Coube ao primeiro grupo construir uma lógica discursiva baseada na ideia de que quanto maior fosse a estrutura estatal, maiores seriam os benefícios distribuídos ao conjunto da sociedade. Ao segundo grupo, por sua vez, restou a expectativa de que promessas postas pelo texto constitucional e por políticas públicas de toda ordem resolvessem suas dificuldades. O fato é que, devido à escassez de recursos ou pela incompetência na gestão desses, tornou-se claro para pessoas fora das estruturas de poder e proteção do Estado que a qualidade dos serviços prestados permaneceria estagnada.
Portanto, o resultado de tal percepção foi se consolidando em uma ideia: os indivíduos antes de se responsabilizarem por qualquer ato deveriam garantir para si mesmos o maior número de direitos e benefícios de toda ordem. Esse processo tornou, gradativamente, a sociedade brasileira em uma enorme rede de favores e desigualdades e colocou a ideia de cidadania como uma assunção de responsabilidades em uma posição secundária.

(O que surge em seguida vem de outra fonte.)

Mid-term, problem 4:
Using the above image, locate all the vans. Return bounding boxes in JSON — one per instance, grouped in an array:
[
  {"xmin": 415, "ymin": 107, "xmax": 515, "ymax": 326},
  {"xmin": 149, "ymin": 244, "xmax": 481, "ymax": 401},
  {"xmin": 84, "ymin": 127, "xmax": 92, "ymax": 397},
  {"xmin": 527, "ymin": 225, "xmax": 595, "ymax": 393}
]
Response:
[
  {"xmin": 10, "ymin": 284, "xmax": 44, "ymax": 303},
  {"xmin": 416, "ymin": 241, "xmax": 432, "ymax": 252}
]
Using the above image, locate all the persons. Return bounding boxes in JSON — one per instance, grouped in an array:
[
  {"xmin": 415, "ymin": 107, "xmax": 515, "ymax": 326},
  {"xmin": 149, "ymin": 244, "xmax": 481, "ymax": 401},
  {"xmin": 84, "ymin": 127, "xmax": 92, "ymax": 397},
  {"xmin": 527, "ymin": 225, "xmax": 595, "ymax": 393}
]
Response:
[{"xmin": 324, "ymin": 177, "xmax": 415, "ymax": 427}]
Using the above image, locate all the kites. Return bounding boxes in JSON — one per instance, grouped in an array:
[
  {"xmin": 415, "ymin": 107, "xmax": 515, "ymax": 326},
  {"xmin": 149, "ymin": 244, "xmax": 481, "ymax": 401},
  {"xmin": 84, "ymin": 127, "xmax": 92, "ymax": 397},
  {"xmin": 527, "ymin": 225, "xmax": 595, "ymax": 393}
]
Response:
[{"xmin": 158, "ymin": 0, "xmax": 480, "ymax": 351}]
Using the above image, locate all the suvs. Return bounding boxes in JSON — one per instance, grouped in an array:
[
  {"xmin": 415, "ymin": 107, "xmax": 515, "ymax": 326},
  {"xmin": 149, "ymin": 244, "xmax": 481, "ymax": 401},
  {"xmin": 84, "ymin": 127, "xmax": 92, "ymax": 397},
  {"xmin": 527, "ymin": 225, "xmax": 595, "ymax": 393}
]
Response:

Hoje, somada a incapacidade da representação política de enfrentar tal situação com sobriedade, tem-se que a sociedade se debate entre opiniões concorrentes de toda ordem, mas que podem ser sumarizadas pela incapacidade de construção de consenso mínimo em qualquer agenda. De fato, o momento presente deixa claro o grau de vulnerabilidade da sociedade para todo tipo de discurso de solução fácil, mas, que em médio/longo prazo se mostrará incapaz de resolver uma raiz fundamental do atraso em que o país se encontra: a incapacidade dos indivíduos de se perceberem como responsáveis pelos seus próprios destinos em âmbito individual e coletivo.